Syntectonic deposition
This category is a bit different to the other Atlas collections. It does not refer to a specific environmental state, like fluvial or submarine fan, but to erosion, deposition, and deformation associated with active tectonics. This includes uplift, folding, faulting, the erosion of landscapes created by each of these, and subsequent deposition. Syntectonic deposits may be constrained in time to specific events (e.g. faulting), or to periods of mountain building, or other modes of deformation along plate boundaries. Classic examples include the Molasse of central Europe, and basins outboard of the Cordilleran fold and thrust belt in western Canada.
Most of the images here are inferred to have been associated with specific tectonic events. Conglomerate facies are common in fluvial and alluvial settings in close proximity to active faults and uplifts (Eurekan Orogeny in the Canadian Arctic, Alberta Foreland Basin, evolving transform faults in Ridge Basin, and active extension – strike slip faulting in Death Valley), to deep marine turbidites that were also influenced by active (Waitemata) basin tectonics. There’s also a few shots of coastal exposure of an active accretionary prism on New Zealand’s east coast.

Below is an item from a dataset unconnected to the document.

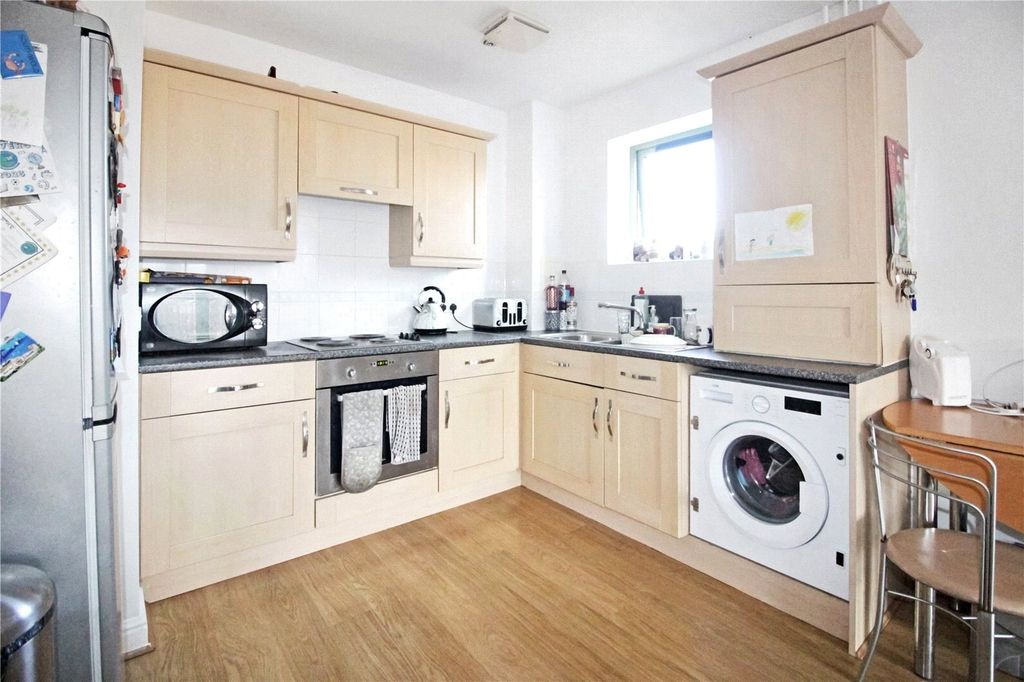 Property photo 3 of 5 Picture No. 06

Eurekan orogeny, Canadian Arctic
















Alberta foreland basin





Waitemata Basin, Auckland
The northern segment of Lower Miocene Waitemata Basin (Auckland) developed atop a moving slab of obducted lithosphere – the Northland Allochthon. The Allochthon, now fragmented, consists of ophiolite (including possible seamounts), marls, terrigenous clastics and limestones. Allochthon rocks, like those shown here (Algies Bay) commonly are intensely deformed. Movement of the Allochthon is implicated in some of the syn-sedimentary – weak rock deformation in Waitemata Basin itself.